USA - New York – Chrome – Reference response time : 2s, error rate: 0%, load: 2 actions/min

If your application also receives traffic from Beijing, but with a completely different response time, the baseline cube will automatically adapt and thereafter contain the following reference values:

USA - New York – Chrome – Reference response time : 2s, error rate: 0%, load: 2 actions/min

China – Bejing - QQ Browser - Reference response time : 4s, error rate: 1%, load: 1 actions/min

Dynatrace checks when your applications and services are initially detected by OneAgent. The baseline cube is calculated two hours after your application or service is initially detected by OneAgent so that it can analyze two hours of actual traffic to calculate preliminary reference values and identify where your traffic comes from. Calculation of the reference cube is repeated every day so that Dynatrace can continue to adapt to changes in your traffic.

Smart alerting

For the generation of alerts, baselines are evaluated within 5-min and 15-min sliding time intervals. The 5-min window serves for quick alerting in case a sufficient number of sample values surpassing baselines are identified. A 15-min interval is used for generating alerts with higher confidence. However, in case a large amount of sample values is found to be above the baselines within one minute, Dynatrace will generate an alert at this time as well.

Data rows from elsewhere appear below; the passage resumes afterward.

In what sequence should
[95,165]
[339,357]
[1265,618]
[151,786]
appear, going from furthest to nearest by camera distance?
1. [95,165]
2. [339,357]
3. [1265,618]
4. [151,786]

To avoid over-alerting and reduce notification noise, the automated anomaly detection modes don't alert on fluctuating applications and services that haven't run for at least 20% of a full week (7 days). Alerting on response time degradations and error rate increases begins once the baseline cube is ready and the application or service has run for at least 20% of a week (7 days).

Dynatrace application traffic anomaly detection is based on the assumption that most business traffic follows predictable daily and weekly traffic patterns. Dynatrace automatically learns each application’s unique traffic patterns. Alerting on traffic spikes and drops begins after a learning period of one week, because baselining requires a full week’s worth of traffic to learn daily and weekly patterns.

Following the learning period, Dynatrace forecasts the next week’s traffic and then compares the actual incoming application traffic with the prediction. If Dynatrace detects a statistically significant deviation from forecasted traffic levels, it raises either an Unexpected low traffic or Unexpected high traffic problem.

In general, newly detected anomalous events in an environment won't necessarily result in the immediate raising of an alert. Raised alerts always provide insight into the underlying root cause. To identify the root causes of problems, Dynatrace follows a context-aware approach to detect interdependent events across time, processes, hosts, services, applications, and both vertical and horizontal topological monitoring perspectives. By taking into account all these monitoring perspectives, Dynatrace pinpoints the root causes of problems. And only then will alerts be generated for a detected problem.

Default baseline event timeouts

The baseline detection mechanism uses observation periods of 5 minutes and 15 minutes. This design ensures that any identified baseline event must persist for at least 5 minutes, preventing the generation of alerts for short-lived metric fluctuations. The purpose is to mitigate alert storms triggered by individual minute-level anomalies, maintaining a more consolidated and manageable alerting system.

The implementation involves a timeout mechanism in which the event remains active and open for the entire 5-minute duration. This approach prevents over-alerting by consolidating multiple minute-level anomalies into a single, longer-lasting event.

However, there's a trade-off in this configuration. The option Only alert if the abnormal state remains for at least X minutes is not applicable for durations shorter than 5 minutes. In other words, the minimum possible event duration is set to 5 minutes, and this configuration is optimized for suppressing baseline alarms for durations exceeding this threshold.

You should consider this design choice when configuring alerting settings to ensure that the chosen alert duration aligns with the intended suppression of baseline alarms.